# Code Snippets

Little code samples

In [5]:
import pandas as pd
from numpy import NaN

### Add a Column to DataFrame

Add a column of to a DataFrame object. We are going to use pd.concat() function to achieve the result. To make it work, we need to:

1. Create a dataframe of a single column, with the column name specified by the user;
2. Align the index of the new dataframe with the dataframe we are appending to;
3. Call concat().

#### Add a List of Fixed Values As a Column

In [16]:
from itertools import repeat

"""
    Add a column of fixed value to a dataframe
    
    [String] column (column name), [Object] value (any value type that can be put into a dataframe), [DataFrame] df
        => [DataFrame] df (new DataFrame with a column appended)
"""
addColumn = lambda column, value, df: \
    pd.concat( [ df
               , pd.DataFrame(repeat([value], len(df)), columns=[column], index=df.index)
               ]
             , axis=1
             )

Try it out

In [17]:
df = pd.DataFrame( [[88, 3], [90, 1], [75, 10]]
                 , columns=['Score', 'Rank']
                 , index=['Isaac', 'Yan', 'Chuyi'])
df

Unnamed: 0,Score,Rank
Isaac,88,3
Yan,90,1
Chuyi,75,10


In [18]:
addColumn('Date', '2020-05-16', df)

Unnamed: 0,Score,Rank,Date
Isaac,88,3,2020-05-16
Yan,90,1,2020-05-16
Chuyi,75,10,2020-05-16


#### Add a Series Object As a Column

In [19]:
"""
    Add a Series Object as a column to a dataframe
    
    The index of the series object is not important but its length must be the same as the length 
    of the dataframe to be appended, otherwise an exception will be thrown.
    
    [String] column (column name), [Series] s, [DataFrame] df
        => [DataFrame] df (new DataFrame with series s as a column appended)
"""
addSeriesColumn = lambda column, s, df: \
    pd.concat( [ df
               , pd.DataFrame({column: s.values}, index=df.index)
               ]
             , axis=1
             )

In [20]:
dates = pd.Series(['2020-05-16', '2020-05-17', '2020-05-18'])
dates

0    2020-05-16
1    2020-05-17
2    2020-05-18
dtype: object

In [21]:
addSeriesColumn('Date', dates, df)

Unnamed: 0,Score,Rank,Date
Isaac,88,3,2020-05-16
Yan,90,1,2020-05-17
Chuyi,75,10,2020-05-18


In [22]:
# Will go wrong! Because the length of the dataframe is not equal to the length of the series
# addSeriesColumn( 'Date'
#                , pd.Series(['2020-05-16', '2020-05-17'])
#                , df)

#### Create a New Series Then Add

Sometimes we create a series from a dataframe and add it as a new column. This way, we don't have to worry about the index of the series. So two steps:

1. Create a new series;
2. Combine the new series to the dataframe.

In [23]:
df

Unnamed: 0,Score,Rank
Isaac,88,3
Yan,90,1
Chuyi,75,10


In [26]:
# create a new column
comments = df['Rank'].apply(lambda x: 'Excellent' if x < 6 else 'Good')
comments

Isaac    Excellent
Yan      Excellent
Chuyi         Good
Name: Rank, dtype: object

In [27]:
# combine the new column
pd.concat([df, pd.DataFrame({'Comments': comments})], axis=1)

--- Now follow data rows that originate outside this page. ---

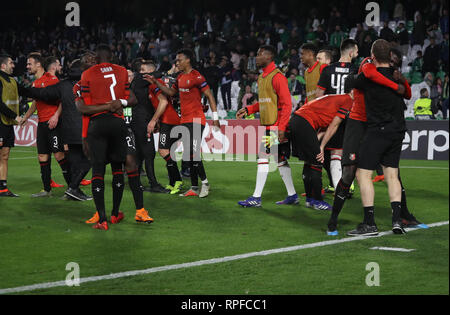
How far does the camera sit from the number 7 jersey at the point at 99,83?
7.52 m

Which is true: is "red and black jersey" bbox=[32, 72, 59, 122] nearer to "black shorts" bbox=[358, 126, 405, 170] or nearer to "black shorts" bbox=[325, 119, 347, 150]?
"black shorts" bbox=[325, 119, 347, 150]

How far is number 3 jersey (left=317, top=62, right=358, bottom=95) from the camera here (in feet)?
29.9

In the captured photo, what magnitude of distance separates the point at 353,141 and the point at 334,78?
2.32 m

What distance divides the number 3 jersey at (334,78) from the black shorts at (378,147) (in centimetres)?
238

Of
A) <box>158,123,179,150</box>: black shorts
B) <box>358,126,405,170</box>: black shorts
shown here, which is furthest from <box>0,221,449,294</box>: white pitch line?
<box>158,123,179,150</box>: black shorts

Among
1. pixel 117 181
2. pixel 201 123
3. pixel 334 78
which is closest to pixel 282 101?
pixel 334 78

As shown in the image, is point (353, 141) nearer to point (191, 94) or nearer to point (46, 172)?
point (191, 94)

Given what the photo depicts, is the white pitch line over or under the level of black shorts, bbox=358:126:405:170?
under

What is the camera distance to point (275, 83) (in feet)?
29.1

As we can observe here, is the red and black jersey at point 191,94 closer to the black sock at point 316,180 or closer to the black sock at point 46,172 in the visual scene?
the black sock at point 316,180

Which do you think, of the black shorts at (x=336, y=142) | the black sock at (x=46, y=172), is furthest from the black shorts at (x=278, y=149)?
the black sock at (x=46, y=172)

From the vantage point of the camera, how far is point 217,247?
6566mm

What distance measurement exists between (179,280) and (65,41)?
1156 inches

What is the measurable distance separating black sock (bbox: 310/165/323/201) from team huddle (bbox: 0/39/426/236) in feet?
0.04
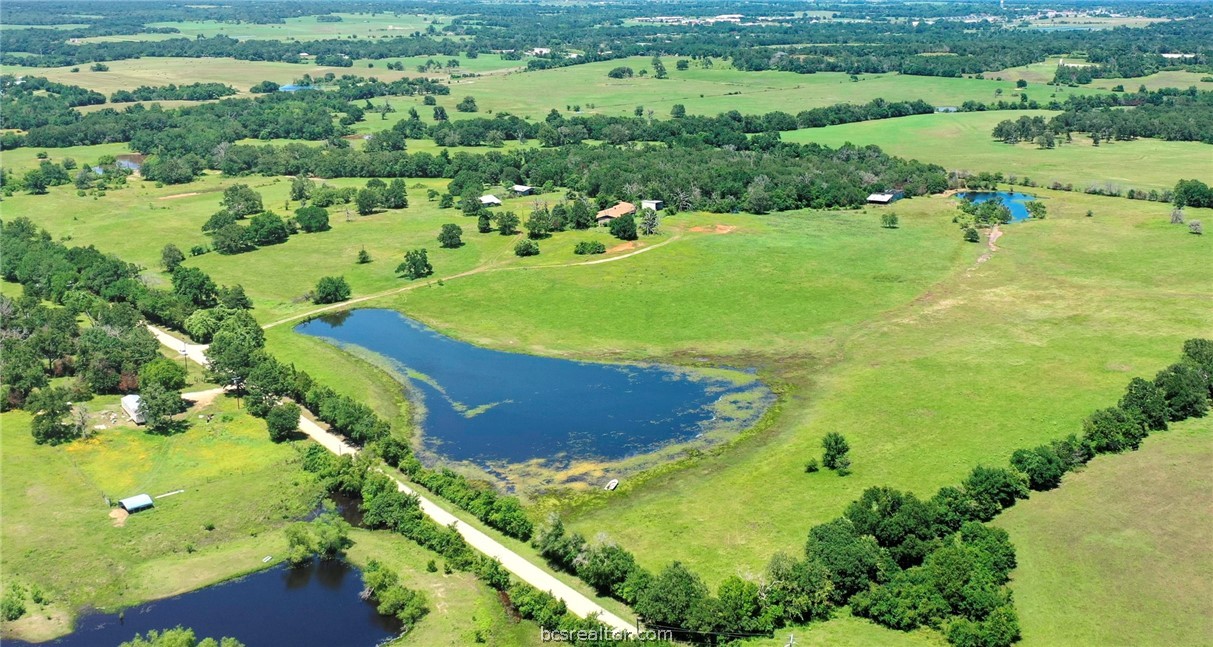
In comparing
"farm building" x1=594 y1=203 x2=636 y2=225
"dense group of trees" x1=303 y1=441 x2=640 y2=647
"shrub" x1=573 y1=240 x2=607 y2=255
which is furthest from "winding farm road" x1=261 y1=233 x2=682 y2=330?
"dense group of trees" x1=303 y1=441 x2=640 y2=647

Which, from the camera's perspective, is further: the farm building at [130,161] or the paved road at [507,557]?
the farm building at [130,161]

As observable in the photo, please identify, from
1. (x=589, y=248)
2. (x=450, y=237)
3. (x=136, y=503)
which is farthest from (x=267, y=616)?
(x=450, y=237)

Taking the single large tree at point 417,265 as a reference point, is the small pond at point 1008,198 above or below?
below

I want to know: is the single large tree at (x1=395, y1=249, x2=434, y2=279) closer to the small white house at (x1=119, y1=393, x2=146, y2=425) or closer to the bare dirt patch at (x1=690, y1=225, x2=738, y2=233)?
the bare dirt patch at (x1=690, y1=225, x2=738, y2=233)

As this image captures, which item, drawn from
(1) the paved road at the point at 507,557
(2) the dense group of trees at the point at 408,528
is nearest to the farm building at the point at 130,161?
(1) the paved road at the point at 507,557

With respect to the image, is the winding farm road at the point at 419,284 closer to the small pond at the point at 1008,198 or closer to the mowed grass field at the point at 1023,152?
the small pond at the point at 1008,198

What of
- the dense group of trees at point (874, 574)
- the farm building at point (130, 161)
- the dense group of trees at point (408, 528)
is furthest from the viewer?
the farm building at point (130, 161)

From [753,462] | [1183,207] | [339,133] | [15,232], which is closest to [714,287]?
[753,462]

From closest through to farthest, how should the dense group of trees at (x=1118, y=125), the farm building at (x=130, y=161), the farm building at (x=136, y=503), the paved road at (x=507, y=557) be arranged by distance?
the paved road at (x=507, y=557) → the farm building at (x=136, y=503) → the farm building at (x=130, y=161) → the dense group of trees at (x=1118, y=125)

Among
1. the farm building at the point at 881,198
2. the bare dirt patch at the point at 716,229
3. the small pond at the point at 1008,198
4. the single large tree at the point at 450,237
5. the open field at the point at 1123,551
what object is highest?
the single large tree at the point at 450,237
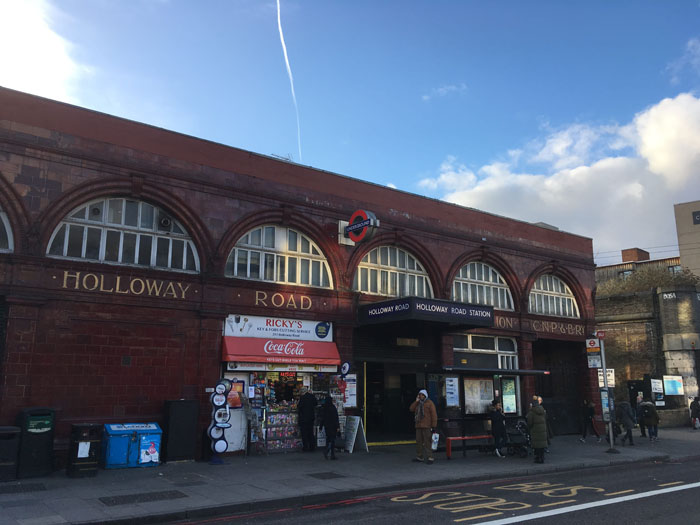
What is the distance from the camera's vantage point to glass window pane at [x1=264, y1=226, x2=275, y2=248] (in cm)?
1818

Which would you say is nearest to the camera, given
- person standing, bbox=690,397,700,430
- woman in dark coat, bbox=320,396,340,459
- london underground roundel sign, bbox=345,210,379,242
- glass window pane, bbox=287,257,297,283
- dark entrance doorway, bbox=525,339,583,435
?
woman in dark coat, bbox=320,396,340,459

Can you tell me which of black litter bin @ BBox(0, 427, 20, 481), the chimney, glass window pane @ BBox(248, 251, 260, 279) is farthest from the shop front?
the chimney

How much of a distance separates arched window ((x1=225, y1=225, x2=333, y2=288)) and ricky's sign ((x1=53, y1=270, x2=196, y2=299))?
1800 millimetres

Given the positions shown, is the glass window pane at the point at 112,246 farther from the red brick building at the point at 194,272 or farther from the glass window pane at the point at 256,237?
the glass window pane at the point at 256,237

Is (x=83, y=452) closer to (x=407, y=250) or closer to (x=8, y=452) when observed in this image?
(x=8, y=452)

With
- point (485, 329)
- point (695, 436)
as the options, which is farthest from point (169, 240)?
point (695, 436)

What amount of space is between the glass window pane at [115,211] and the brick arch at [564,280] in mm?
16783

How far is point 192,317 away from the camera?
52.7 ft

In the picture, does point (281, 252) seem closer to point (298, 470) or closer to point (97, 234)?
point (97, 234)

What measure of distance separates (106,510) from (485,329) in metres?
16.8

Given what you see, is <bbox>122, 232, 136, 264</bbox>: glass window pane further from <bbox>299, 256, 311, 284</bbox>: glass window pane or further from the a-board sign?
the a-board sign

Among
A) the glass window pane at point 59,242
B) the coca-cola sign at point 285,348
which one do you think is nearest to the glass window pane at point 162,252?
the glass window pane at point 59,242

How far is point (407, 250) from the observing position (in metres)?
21.6

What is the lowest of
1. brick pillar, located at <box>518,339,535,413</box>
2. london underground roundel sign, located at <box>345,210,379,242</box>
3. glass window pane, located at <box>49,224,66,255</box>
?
brick pillar, located at <box>518,339,535,413</box>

Unnamed: 0,Score,Rank,Comments
Isaac,88,3,Excellent
Yan,90,1,Excellent
Chuyi,75,10,Good


## Count NaN Values

In [34]:
countNan = lambda v: v.isnull().apply(lambda x: 1 if x else 0).sum()

Let's count number of NaN values in a vector

In [35]:
s = pd.Series([1, 2, NaN, 0])
s

0    1.0
1    2.0
2    NaN
3    0.0
dtype: float64

In [36]:
countNan(s)

1

In [38]:
df = pd.DataFrame([[1, NaN], [2, 3], [NaN, NaN]], columns=['value1', 'value2'])
df

Unnamed: 0,value1,value2
0,1.0,
1,2.0,3.0
2,,


In [39]:
df.apply(countNan)

value1    1
value2    2
dtype: int64

### Count NaN Percentage

In [43]:
countNanPercent = lambda v: countNan(v)/v.size

In [41]:
countNanPercent(s)

0.25

In [42]:
df.apply(countNanPercent)

value1    0.333333
value2    0.666667
dtype: float64

## Filter DataFrame Rows By Function

To filter dataframe rows, we need a boolean series. One way to generate a boolean series is through an expression, e.g., df\[x\] == y, where x is the column name and y is a value.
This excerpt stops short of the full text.